Turkish President Recep Tayyip Erdoğan held the opening ceremony of the Trans-Anatolian Natural Gas Pipeline (TANAP) in central Turkey on Tuesday, inaugurating the first pipeline to carry gas from Azerbaijan to Europe.

Construction of TANAP, a joint project by the Azeri state-owned energy company and majority stakeholder SOCAR alongside Turkish state pipeline corporation BOTAŞ and BP, began in 2015.
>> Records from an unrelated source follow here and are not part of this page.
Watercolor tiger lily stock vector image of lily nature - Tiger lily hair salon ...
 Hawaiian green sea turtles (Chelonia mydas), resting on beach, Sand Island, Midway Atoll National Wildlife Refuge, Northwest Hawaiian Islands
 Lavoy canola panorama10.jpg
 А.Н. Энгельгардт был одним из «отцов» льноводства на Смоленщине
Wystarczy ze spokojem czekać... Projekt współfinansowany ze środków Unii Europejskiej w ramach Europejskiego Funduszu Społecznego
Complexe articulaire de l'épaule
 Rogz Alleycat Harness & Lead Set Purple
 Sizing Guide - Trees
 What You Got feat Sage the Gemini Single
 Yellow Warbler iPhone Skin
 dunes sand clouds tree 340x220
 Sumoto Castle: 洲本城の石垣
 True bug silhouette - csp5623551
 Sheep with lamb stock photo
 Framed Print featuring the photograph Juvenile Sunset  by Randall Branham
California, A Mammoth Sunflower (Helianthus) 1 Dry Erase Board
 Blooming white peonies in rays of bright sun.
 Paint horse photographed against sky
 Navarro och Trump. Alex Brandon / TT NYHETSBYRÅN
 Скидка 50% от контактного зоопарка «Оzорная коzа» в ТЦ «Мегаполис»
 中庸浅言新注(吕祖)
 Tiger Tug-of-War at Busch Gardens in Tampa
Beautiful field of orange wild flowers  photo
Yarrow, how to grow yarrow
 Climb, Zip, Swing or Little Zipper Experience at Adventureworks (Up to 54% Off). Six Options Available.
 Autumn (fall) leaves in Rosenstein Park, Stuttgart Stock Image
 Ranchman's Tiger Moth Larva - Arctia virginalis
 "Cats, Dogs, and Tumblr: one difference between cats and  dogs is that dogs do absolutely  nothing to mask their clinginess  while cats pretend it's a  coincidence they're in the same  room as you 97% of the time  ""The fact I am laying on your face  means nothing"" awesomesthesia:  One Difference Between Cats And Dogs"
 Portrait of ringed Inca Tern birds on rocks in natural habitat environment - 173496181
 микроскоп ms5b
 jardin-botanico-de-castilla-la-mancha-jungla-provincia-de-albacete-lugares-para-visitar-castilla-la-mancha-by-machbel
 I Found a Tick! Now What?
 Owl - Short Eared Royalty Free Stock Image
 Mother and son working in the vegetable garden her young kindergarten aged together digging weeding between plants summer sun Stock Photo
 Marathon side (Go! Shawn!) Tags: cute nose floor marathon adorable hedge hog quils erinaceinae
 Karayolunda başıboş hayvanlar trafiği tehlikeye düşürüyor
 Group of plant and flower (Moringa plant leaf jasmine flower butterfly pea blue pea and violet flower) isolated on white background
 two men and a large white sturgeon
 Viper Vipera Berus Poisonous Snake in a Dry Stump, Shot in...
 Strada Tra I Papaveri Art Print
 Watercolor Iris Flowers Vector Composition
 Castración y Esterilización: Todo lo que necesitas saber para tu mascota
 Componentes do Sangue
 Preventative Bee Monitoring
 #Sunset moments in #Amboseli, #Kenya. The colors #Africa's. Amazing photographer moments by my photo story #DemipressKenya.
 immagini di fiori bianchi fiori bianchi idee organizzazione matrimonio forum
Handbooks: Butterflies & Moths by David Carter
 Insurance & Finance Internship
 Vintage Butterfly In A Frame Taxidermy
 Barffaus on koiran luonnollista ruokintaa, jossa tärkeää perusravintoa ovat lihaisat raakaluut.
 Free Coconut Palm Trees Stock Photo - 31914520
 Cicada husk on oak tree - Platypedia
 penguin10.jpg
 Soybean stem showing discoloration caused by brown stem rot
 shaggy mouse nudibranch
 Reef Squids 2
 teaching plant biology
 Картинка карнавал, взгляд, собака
The pipeline will connect the South Caucasus Pipeline, originating in the giant Shah Deniz gas fields in the Caspian sea, to the Trans-Adriatic Pipeline, which is expected to begin pumping through Greece to Albania and Italy upon completion in 2020.

The TANAP pipeline

TANAP is projected to transport an initial 10 billion cubic metres of gas to Europe and 6 billion to Turkey per year, making it a major stride towards Turkey’s longstanding goal of becoming a regional energy hub, and a significant advance for energy security in Europe.

With added investment, the total amount transported could rise to 31 billion cubic meters, said Erdoğan.

It was therefore perhaps a sign of Turkey’s faltering relations with Europe that, while the Azeri, Georgian, Ukrainian and Serbian presidents were present for the opening ceremony, no leaders from the European Union (EU) attended.

In fact, Erdoğan used the occasion as an opportunity to rail against European politicians, starting with the government of Austria, which expelled 40 imams and shut down seven mosques including one belonging to a Turkish association last week.

The Turkish president went on to express his unease with what he said were efforts by European politicians to provoke xenophobia and anti-Muslim sentiments for short term gain.

Besides that, the event marked a significant success for a Turkish-Azeri partnership hailed by Erdoğan. The inauguration of TANAP was also greeted warmly by U.S. Bureau of Energy Resources official Sandra Oudkirk, who was enthusiastic that the project would improve Europe’s energy security and reduce reliance on gas exports from Russia.

The 1,850 km pipeline passes through 20 Turkish provinces and under the Sea of Marmara, and will offload the gas destined for Turkish consumers near the central Anatolian city of Eskişehir.